Aerogel, a low-density manufactured material, is also included in the detectors. Nelson would like to combine the aerogel with boron-10 to create an elemental boron aerogel. Aerogel can be comprised to include boron-10 or lithium-6 as both have the ability to absorb high amounts of neutrons. Using a lithium-6 foil and placing each at the same spacing as the foam and the aerogel could make a high-efficiency neutron detector, Nelson said.

The detectors would be primarily used for national security purposes.

Nelson's work on the foam and aerogel project is for his dissertation. He was recently awarded $1.2 million from the Defense Threat Reduction Agency for over three years. The research will begin soon.

Steven Bellinger, doctoral student in nuclear engineering, Manhattan, has been involved with neutron detector research in the SMART Laboratory since 2005. His doctoral research has focused on improving solid-state microstructured semiconductor neutron detectors and building them into larger arrays. He also has been building neutron sensors into more specialized pieces of equipment, including a neutron spectrometer.

Neutron spectroscopy, or the art of measuring the energy of a particle, is difficult because it's not easy to measure the energy of a neutron, which is a directly nonionizing form of radiation. But the spectrometer that Bellinger has designed may help with the challenge of measuring and analyzing the energy of a neutron from its source.

The spectrometer works by setting neutron detector arrays in a stack. High-density polyethylene is placed between each sensor in the stack and moderates the neutrons depending on the amount of kinetic energy of the neutron. If the neutron has more energy, sensors deep in the stack will register more counts while neutrons of less energy will register shallower in the stack. By doing this, the device is able to measure the energy of the neutron from an unknown source, which can help to identify the source.

In May, Bellinger received the K-State Alumni Association's Anderson Graduate Award for Service and Leadership for his research and scholarly achievements.

Benjamin Montag, doctoral student in nuclear engineering, Kearney, Neb., has been working on solid-state neutron detection devices as well. Montag's efforts have recently been concentrated on finding lithium ternary compounds for neutron detection with Michael Reichenberger, senior in nuclear engineering, Mount Hope, Kan. Incorporating lithium into a crystalline structure allows for the production of a small semiconducting device that has a high efficiency for thermal neutrons.

The device has its own advantages and disadvantages. While demand has remained constant for the devices, there are limitations to their development.

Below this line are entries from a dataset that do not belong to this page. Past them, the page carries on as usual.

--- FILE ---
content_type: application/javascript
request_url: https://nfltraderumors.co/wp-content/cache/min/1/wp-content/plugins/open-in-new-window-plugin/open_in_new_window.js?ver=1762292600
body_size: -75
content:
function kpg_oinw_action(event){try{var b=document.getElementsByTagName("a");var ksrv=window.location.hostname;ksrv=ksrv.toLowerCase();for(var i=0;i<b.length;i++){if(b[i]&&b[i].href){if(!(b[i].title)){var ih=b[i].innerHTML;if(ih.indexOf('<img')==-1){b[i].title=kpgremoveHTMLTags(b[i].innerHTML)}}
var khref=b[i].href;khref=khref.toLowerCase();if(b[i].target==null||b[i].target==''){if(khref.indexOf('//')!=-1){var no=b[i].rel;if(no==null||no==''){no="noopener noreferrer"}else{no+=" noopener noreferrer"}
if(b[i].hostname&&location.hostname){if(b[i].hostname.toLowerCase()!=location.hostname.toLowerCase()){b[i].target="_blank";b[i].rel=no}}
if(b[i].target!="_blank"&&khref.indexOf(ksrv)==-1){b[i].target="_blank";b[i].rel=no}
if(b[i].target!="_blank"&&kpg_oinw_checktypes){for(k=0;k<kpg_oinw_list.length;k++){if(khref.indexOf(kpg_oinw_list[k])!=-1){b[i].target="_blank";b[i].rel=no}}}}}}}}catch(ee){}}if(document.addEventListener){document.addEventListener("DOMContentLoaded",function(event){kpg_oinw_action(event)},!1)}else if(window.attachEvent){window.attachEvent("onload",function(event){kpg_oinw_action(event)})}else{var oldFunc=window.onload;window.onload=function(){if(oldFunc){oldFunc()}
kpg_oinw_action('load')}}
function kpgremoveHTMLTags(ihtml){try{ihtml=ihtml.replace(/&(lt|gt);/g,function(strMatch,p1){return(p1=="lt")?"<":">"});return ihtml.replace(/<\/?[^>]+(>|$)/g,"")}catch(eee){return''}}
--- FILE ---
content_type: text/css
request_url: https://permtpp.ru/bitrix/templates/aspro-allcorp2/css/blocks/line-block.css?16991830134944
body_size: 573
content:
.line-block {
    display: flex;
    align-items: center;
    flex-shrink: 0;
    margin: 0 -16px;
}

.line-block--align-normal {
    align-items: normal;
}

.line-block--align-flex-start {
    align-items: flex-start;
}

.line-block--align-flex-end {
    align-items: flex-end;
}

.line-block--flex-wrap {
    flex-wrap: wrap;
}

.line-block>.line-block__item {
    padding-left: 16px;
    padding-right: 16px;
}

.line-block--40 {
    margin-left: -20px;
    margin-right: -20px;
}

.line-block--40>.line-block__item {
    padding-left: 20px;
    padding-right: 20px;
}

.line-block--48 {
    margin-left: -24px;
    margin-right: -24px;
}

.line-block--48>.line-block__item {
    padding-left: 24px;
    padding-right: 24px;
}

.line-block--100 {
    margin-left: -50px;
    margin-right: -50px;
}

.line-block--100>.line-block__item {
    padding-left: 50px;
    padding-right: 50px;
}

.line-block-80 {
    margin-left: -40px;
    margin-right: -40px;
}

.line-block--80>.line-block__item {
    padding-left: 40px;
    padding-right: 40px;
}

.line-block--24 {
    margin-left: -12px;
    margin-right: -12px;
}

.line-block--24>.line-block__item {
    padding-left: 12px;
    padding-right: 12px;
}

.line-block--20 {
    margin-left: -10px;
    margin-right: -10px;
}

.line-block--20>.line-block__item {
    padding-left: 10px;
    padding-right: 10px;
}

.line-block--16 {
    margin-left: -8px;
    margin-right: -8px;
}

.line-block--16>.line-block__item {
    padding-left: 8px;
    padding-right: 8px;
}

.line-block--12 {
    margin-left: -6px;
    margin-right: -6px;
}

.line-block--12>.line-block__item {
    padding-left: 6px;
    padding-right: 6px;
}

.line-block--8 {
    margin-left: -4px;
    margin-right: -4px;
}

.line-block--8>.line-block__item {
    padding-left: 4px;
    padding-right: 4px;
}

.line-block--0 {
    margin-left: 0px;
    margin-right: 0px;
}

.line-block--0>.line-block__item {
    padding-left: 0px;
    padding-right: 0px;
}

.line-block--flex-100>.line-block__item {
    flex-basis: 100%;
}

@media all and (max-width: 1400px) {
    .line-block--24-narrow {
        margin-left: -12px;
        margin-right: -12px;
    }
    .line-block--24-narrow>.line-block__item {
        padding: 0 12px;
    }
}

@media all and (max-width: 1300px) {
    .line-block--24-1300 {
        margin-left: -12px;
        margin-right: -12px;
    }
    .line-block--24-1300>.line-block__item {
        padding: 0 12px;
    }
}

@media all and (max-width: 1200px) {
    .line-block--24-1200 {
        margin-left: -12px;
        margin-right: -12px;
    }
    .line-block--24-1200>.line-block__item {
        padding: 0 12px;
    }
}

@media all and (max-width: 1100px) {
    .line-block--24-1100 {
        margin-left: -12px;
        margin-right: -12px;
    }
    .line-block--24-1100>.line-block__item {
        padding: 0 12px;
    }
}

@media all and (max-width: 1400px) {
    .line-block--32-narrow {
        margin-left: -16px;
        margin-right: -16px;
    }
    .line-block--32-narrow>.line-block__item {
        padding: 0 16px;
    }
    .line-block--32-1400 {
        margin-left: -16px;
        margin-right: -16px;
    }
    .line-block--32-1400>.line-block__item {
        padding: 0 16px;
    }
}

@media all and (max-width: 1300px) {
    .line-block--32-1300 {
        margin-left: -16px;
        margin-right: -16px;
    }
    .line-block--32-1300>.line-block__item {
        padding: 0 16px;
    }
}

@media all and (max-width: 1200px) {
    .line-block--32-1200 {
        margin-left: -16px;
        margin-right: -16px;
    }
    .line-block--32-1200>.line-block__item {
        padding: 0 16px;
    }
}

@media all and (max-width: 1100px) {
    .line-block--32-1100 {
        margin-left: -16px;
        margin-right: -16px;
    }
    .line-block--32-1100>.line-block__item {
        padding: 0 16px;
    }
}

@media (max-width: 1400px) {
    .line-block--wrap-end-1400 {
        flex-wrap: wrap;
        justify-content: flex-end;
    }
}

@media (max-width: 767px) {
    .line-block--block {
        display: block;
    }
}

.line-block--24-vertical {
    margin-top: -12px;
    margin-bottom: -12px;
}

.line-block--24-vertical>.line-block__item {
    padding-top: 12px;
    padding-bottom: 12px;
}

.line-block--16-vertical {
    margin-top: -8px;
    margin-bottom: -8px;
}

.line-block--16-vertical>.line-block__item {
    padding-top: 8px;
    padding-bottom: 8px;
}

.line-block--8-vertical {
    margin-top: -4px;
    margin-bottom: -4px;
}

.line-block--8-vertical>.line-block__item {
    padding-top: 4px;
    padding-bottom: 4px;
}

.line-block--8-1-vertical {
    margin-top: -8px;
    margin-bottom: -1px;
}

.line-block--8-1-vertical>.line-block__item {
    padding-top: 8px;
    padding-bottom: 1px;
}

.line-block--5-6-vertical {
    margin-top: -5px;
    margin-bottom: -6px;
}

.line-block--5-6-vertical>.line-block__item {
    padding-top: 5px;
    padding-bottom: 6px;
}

Many of the ternary compounds Montag is working on are high temperature materials and have high melting points. This creates challenges for growing single crystals. Instead of growing them through conventional methods, many people choose alternatives, such as solution growth. As a result, dirty and noisy devices are produced. Montag has been collaborating with Douglas McGregor, professor of nuclear engineering and SMART Lab director, on this research since September 2008. The duo was awarded a grant from the National Nuclear Security Administration for $698,040 for three years of research. Montag anticipates receiving a renewal for a fourth year of research.

Upon completion, the students' various detectors will aide several different industries. Radiation detectors are used for medical imaging, national security and oil well logging as well as the automotive industry.

"Radiation detection is used if you want to see something that cannot be seen with the naked eye," Nelson said. "With oil well logging you can't tell the density of the rock by using a camera, but you can using radiation detection. Any type of measurement you want to know you can typically do with radiation and radiation detectors."